Monster Cookies

Continuing my way through Baked: New Frontiers in Baking by Matt Lewis and Renato Poliafito, I wanted to give the Monster Cookies a try. Once I suggested it and showed him the picture, 3yo Guppy would not rest until we made the “M & M cookies.” Alas, he had a very hard time understanding the 5 hour refrigeration time, but I did eventually get these made. It uses nearly 6 cups of oats, 3 cups of sugar, 2 cups of peanut butter and 5 eggs. Monstrous, indeed.

Monster Cookies

Monster Cookies, from Baked

This cookie is the Frankenstein’s monster of the cookie world. One part oatmeal cookie, one part peanut butter cookie, and one part chocolate chip cookie, it is many things to many people. We re-created this rather large, chewy cookie as an homage to the Monster Cookies we remember eating in grade school, only our version is slightly less sweet and a whole lot better. Don’t leave out the corn syrup – it’s integral for the cookie.

1/2 cup all-purpose flour
1 tablespoon baking soda
Pinch of salt
5 3/4 cups rolled oats
3/4 cup cold unsalted butter, cut into cubes
1 1/2 cups firmly packed light brown sugar
1 1/2 cups granulated sugar
5 large eggs
1/4 teaspoon light corn syrup
1/4 teaspoon pure vanilla extract
2 cups creamy peanut butter
1 cup (6 ounces) semisweet chocolate chips
1 cup (6 ounces) M&M’s

Baked by Matt Lewis and Renato Poliafito1. In a large bowl, whisk the flour, baking soda, and salt together. Add the oats and stir until the ingredients are evenly combined.

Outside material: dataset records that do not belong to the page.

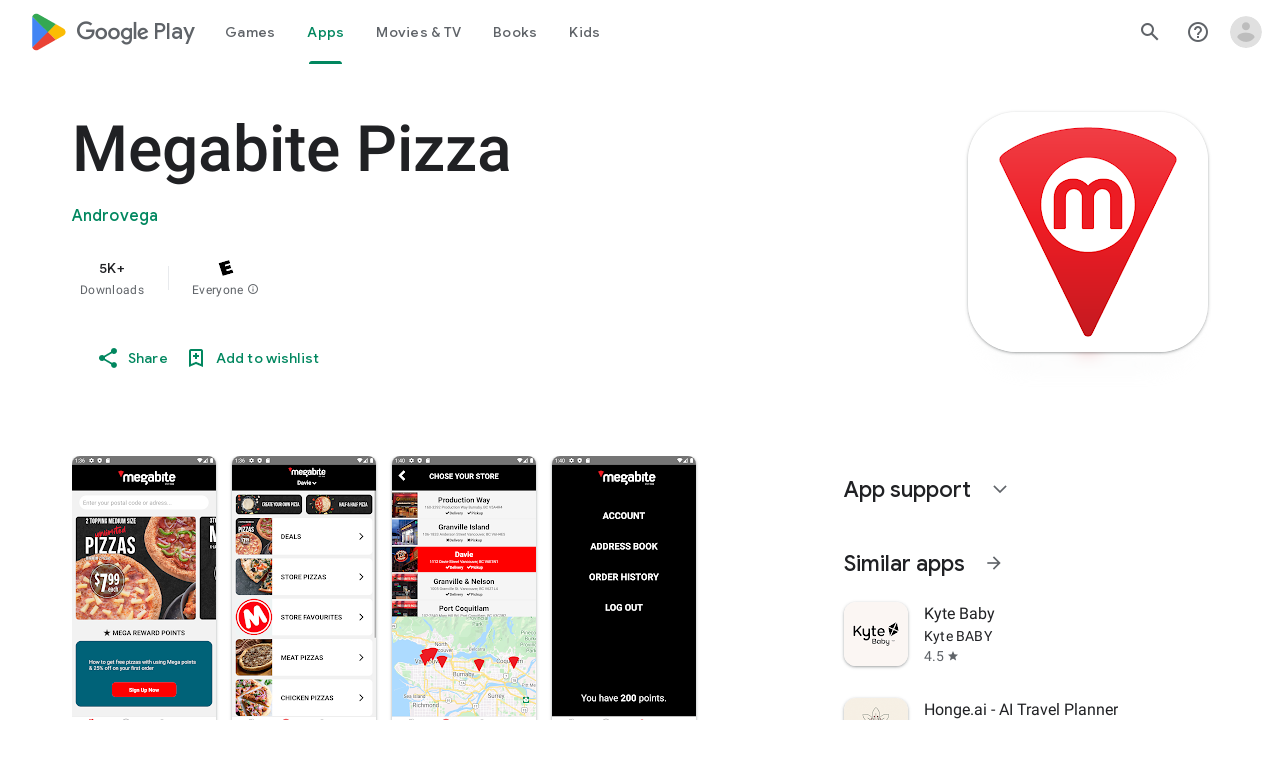

--- FILE ---
content_type: text/plain; charset=utf-8
request_url: https://play.google.com/play/log?format=json&authuser&proto_v2=true
body_size: -435
content:
["900000","1768688869766"]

2. In the bowl of an electric mixer fitted with the paddle attachment, cream the butter until smooth and pale in color. Add the sugars and mix on low speed until just incorporated. Do not overmix.

3. Scrape down the bowl and add the eggs, one at a time, beating until smooth (about 20 seconds) and scraping down the bowl after each addition. Add the corn syrup and vanilla and beat until just incorporated.

4. Scrape down the bowl and add the peanut butter. Mix on low speed until just combined. Add the oat mixture in three additions, mixing on low speed until just incorporated.

5. Use a spatula or wooden spoon to fold in the chocolate chips and M&Ms. Cover the bowl tightly and refrigerate for 5 hours.

6. Preheat the oven to 375°F (190°C). Line two baking sheets with parchment paper.

7. Use an ice cream scoop with a release mechanism to scoop out the dough in 2-tablespoon-size balls onto the prepared baking sheets, 2 inches apart. Bake for 12 to 15 minutes, rotating the pans halfway through the baking time, until the cookies just begin to brown. Let cool on the pans for 8 to 10 minutes before transferring the cookies to a wire rack to cool completely.

8. Cookies can be stored in an airtight container for up to 3 days.

I used brown rice syrup instead of corn syrup to good effect. The recipe made nearly 40 cookies, so there were plenty to share. The cookies were well received by everyone but me. I longed instead for my favorite local cookie, the Thunder Cookie from Positively 3rd Street Bakery in Duluth, which has fewer oats and no M & Ms. To each her own monster cookie, I guess.